Depan Wakil Menteri, Wabup Minta Pemerintah Pusat Serius Dorong Legalitas Kratom

pena iklan pena iklan

Wakil Menteri Lingkungan Hidup dan Kehutanan Alue Dohong (pakai rompi) saat meninjau ke gudang Kratom di Kecamatan Kalis Kabupaten Kapuas Hulu, Selasa (17/11)

Penakapuas.com - Wakil Menteri Lingkungan Hidup dan Kehutanan RI Alue Dohong melakukan kunjungan kerja ke Kabupaten Kapuas Hulu melihat potensi alam di Bumi Uncak Kapuas salah satunya Kratom. Dengan didampingi Wakil Bupati Kapuas Hulu Antonius L Ain Pamero, Wakil Menteri LHK tersebut melihat langsung ke salah satu pabrik Kratom milik satu pengusaha Kapuas Hulu Ilham Hamid di Kecamatan Kalis Kabupaten Kapuas Hulu, Selasa (17/11).

Didepan Wakil Menteri LHK, Wakil Bupati Kapuas Hulu Antonius L Ain Pamero meminta pemerintah pusat untuk serius mendorong tanaman Kratom segera legalitas secara hukum.

"Sampai saat ini belum ada legalitas terkait Kratom bahkan sempat menjadi polemik karena dianggap masuk dalam Narkotika," katanya disela - sela kunjungan Wamen LHK ke gudang Kratom di Kalis.


Wakil Bupati Kapuas Hulu Antonius L Ain Pamero saat menyerahkan sampel Kratom kepada Kementrian Lingkungan Hidup dan Kehutanan RI, Selasa (17/11)

Wabup mengatakan, saat ini memang harus ada penelitian agar ada kepastian dan kejelasan untuk masyarakat Kapuas Hulu.

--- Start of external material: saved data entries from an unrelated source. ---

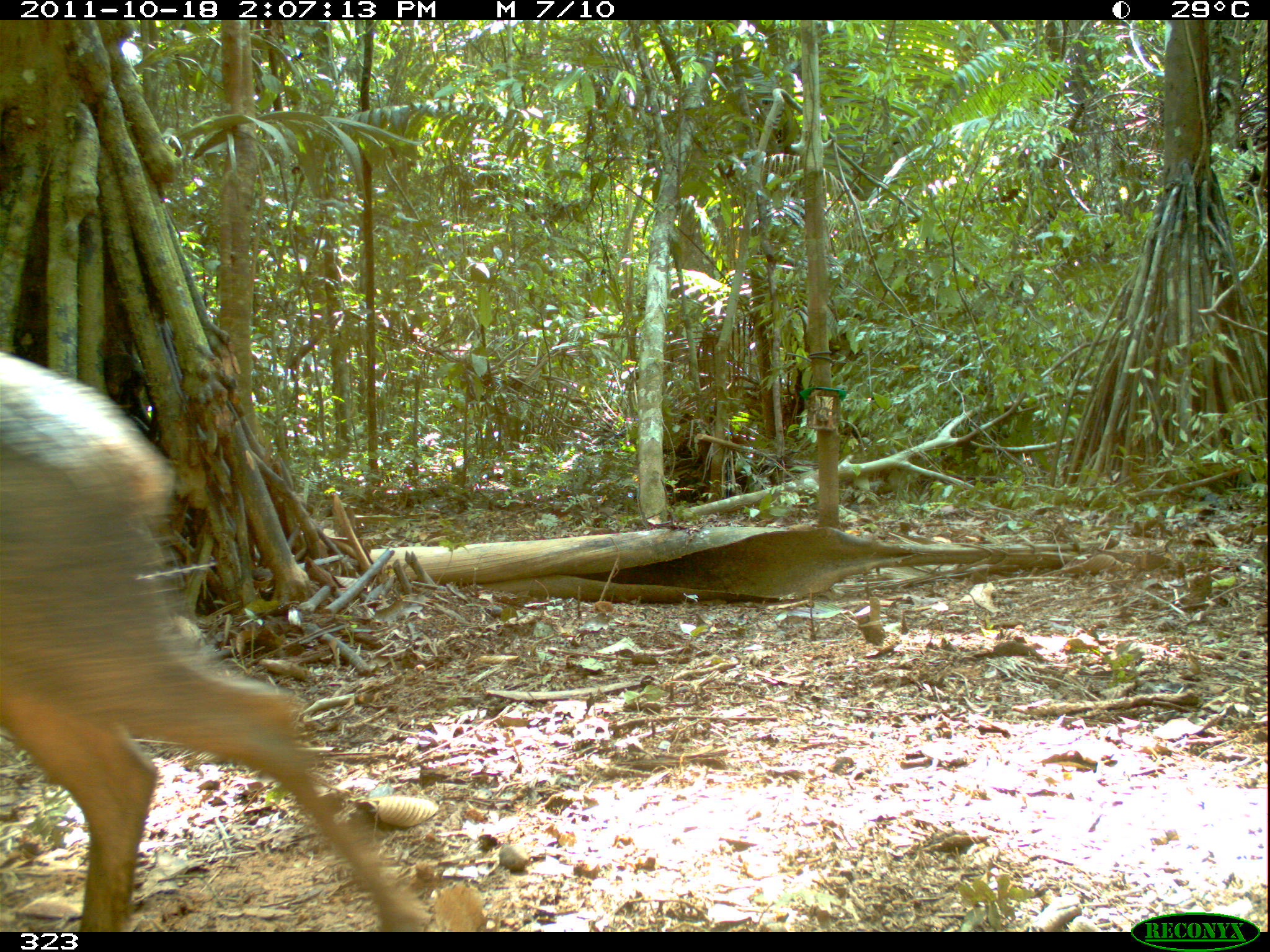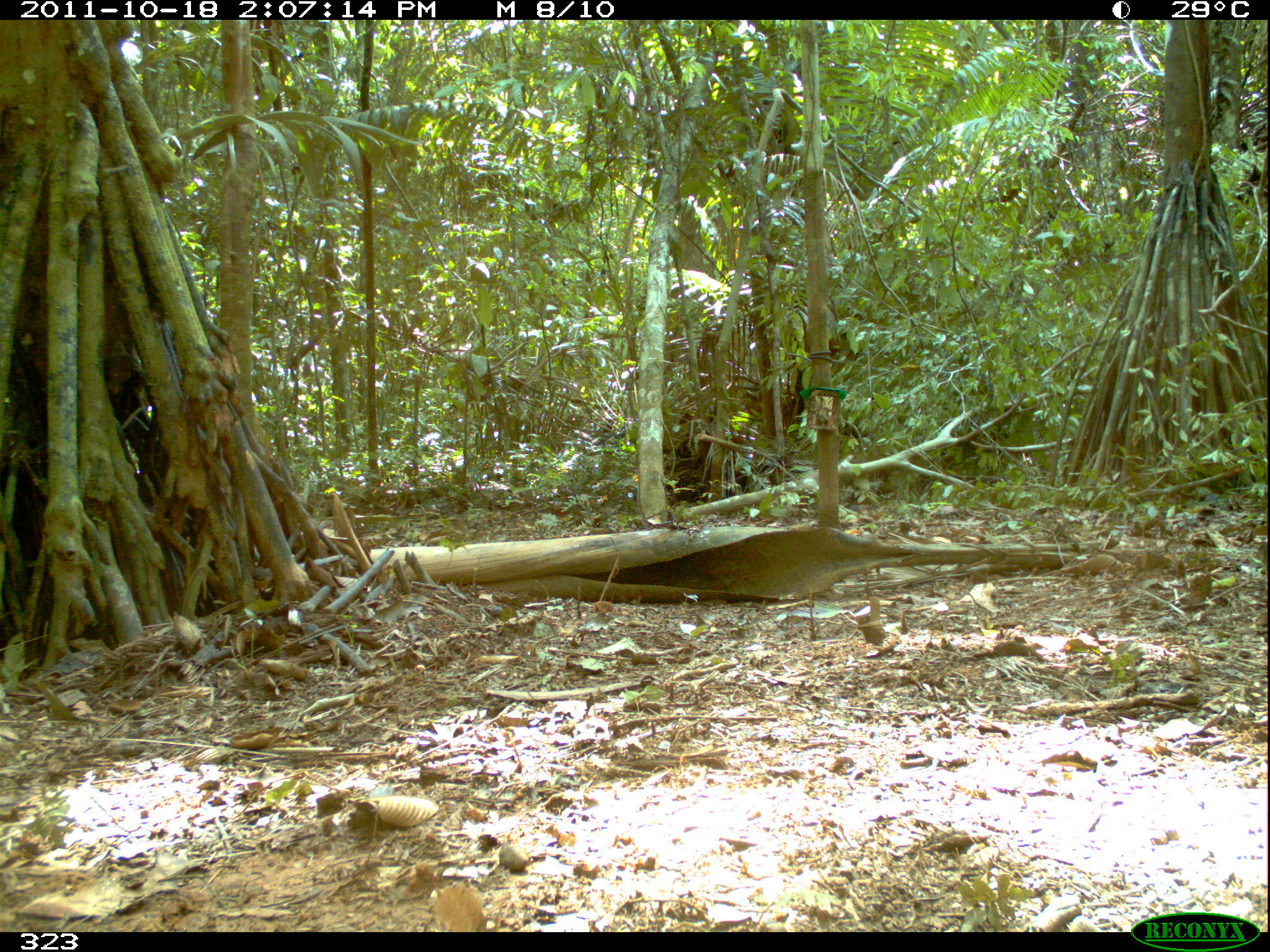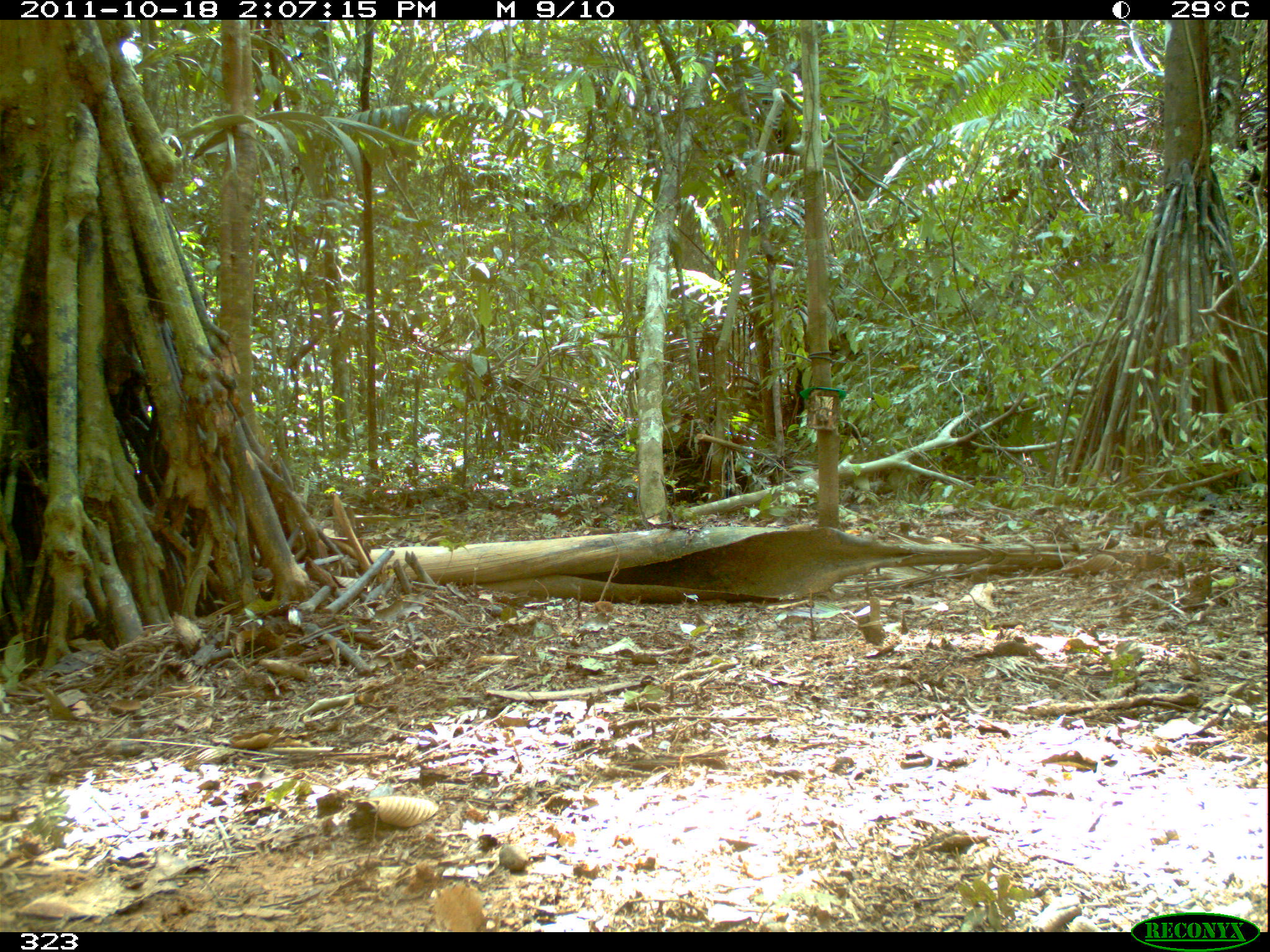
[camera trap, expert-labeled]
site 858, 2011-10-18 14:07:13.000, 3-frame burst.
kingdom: Animalia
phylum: Chordata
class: Mammalia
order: Artiodactyla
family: Tayassuidae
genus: Tayassu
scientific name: Tayassu pecari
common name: white-lipped peccary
Tayassu pecari (white-lipped peccary).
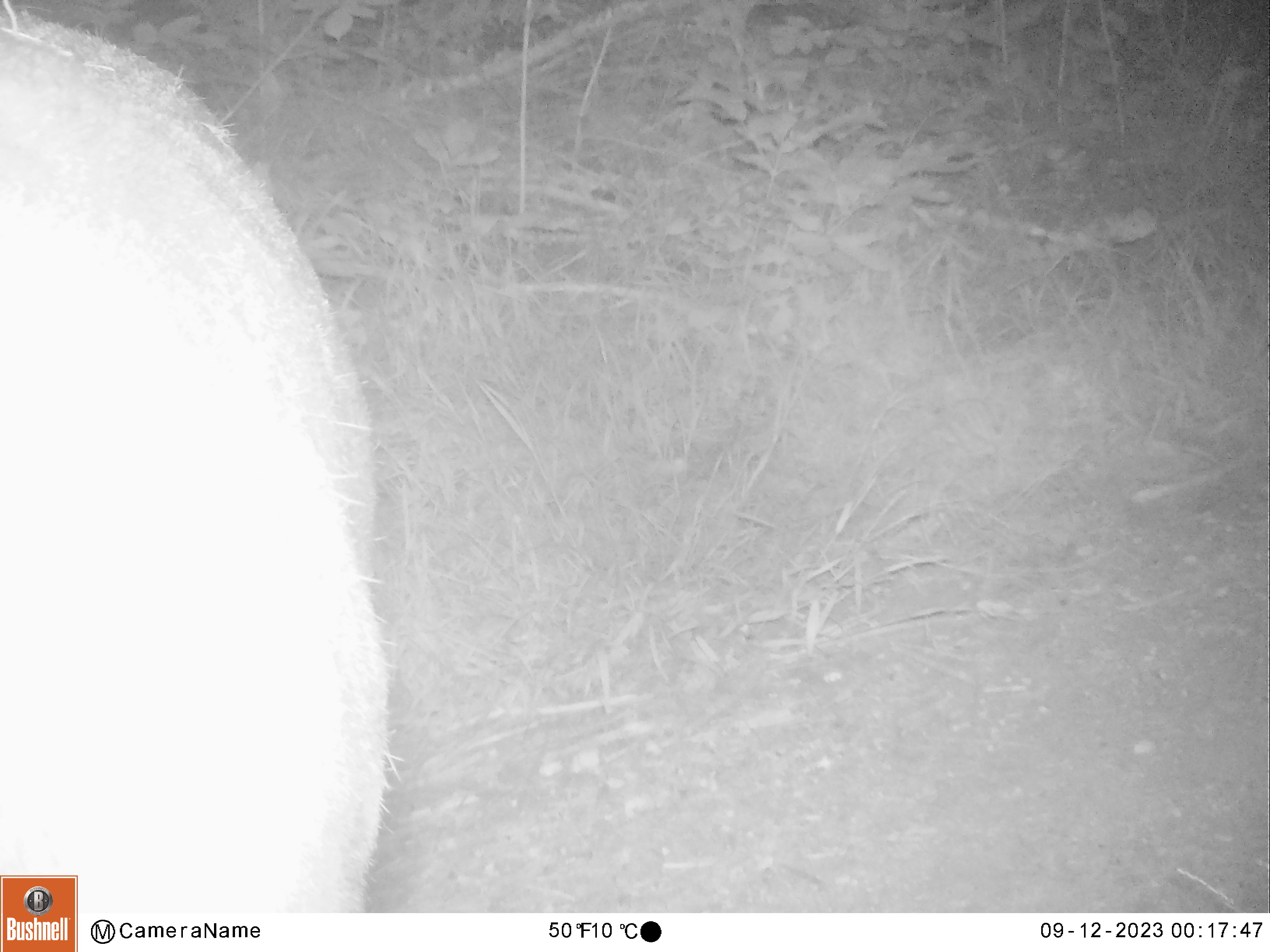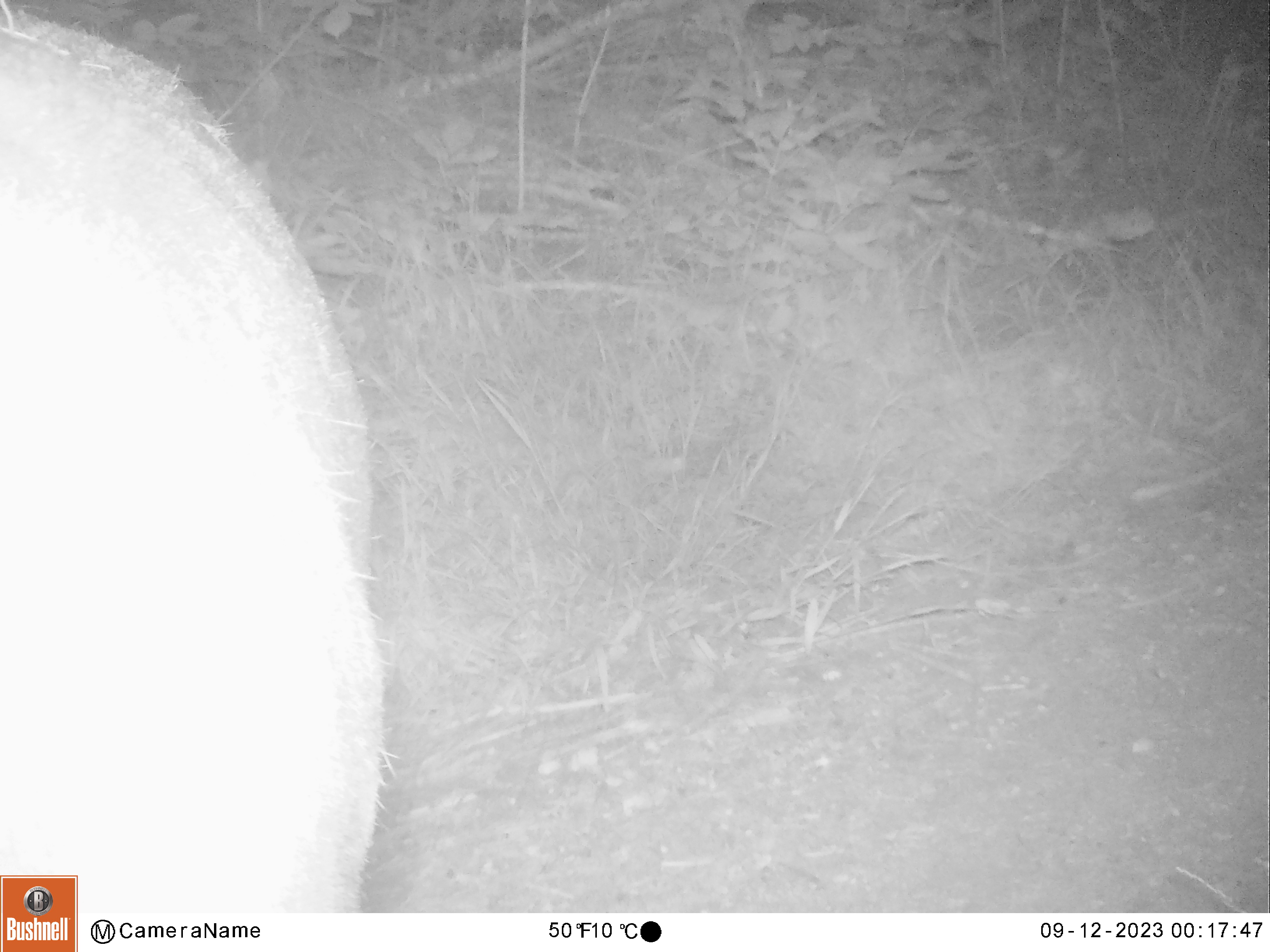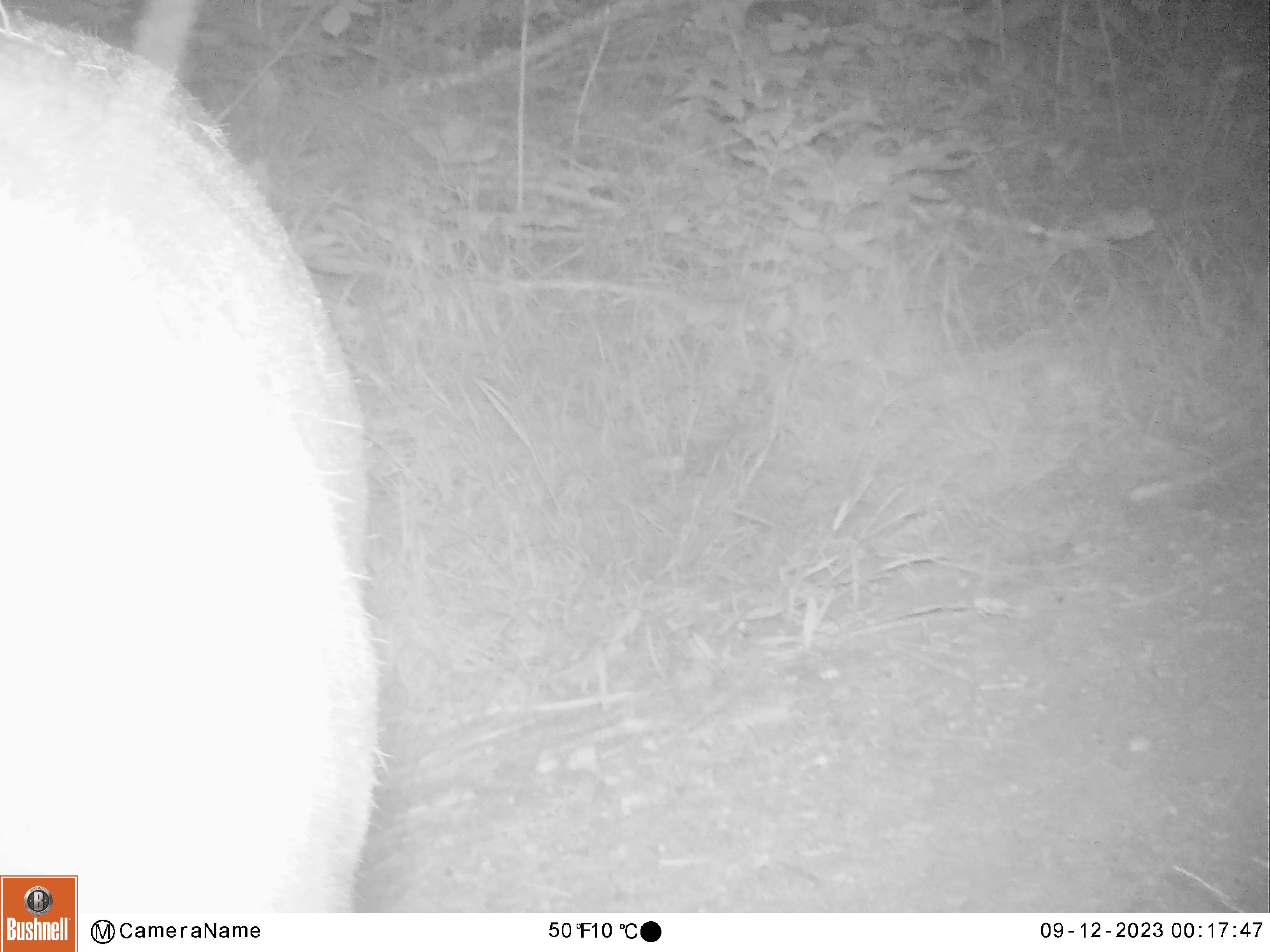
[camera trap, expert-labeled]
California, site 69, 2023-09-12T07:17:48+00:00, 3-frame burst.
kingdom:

Menurutnya tanaman Kratom memiliki nilai ekonomis bagi masyarakat Kapuas Hulu sejak Tahun 2006. Untuk saat ini rata-rata produksi 600 ton/bulan  yang dibudidayakan masyarakat dan di jual ke luar negeri.  

"Petani karet sudah beralih ke tanaman Kratom karena memang memiliki nilai jual dan menopang ekonomi masyarakat," ucap Antonius.

Sementara itu Wakil Menteri Lingkungan Hidup dan Kehutanan (Wamen LHK) Alue Dohong mengatakan tanaman Kratom merupakan tanaman endemik yang tumbuh di hutan Kapuas Hulu Kalimantan Barat dan memiliki nilai ekonomis bagi masyarakat, sehingga perlu adanya kajian secara detail untuk legalitas tanaman tersebut.

"Kratom butuh kajian, bisa saja dari sisi farmasi, apakah Kratom itu bisa untu tanaman obat, punya potensi ke depan bisa jadi produk farmasi luar biasa di Indonesia," kata Alue Dohong.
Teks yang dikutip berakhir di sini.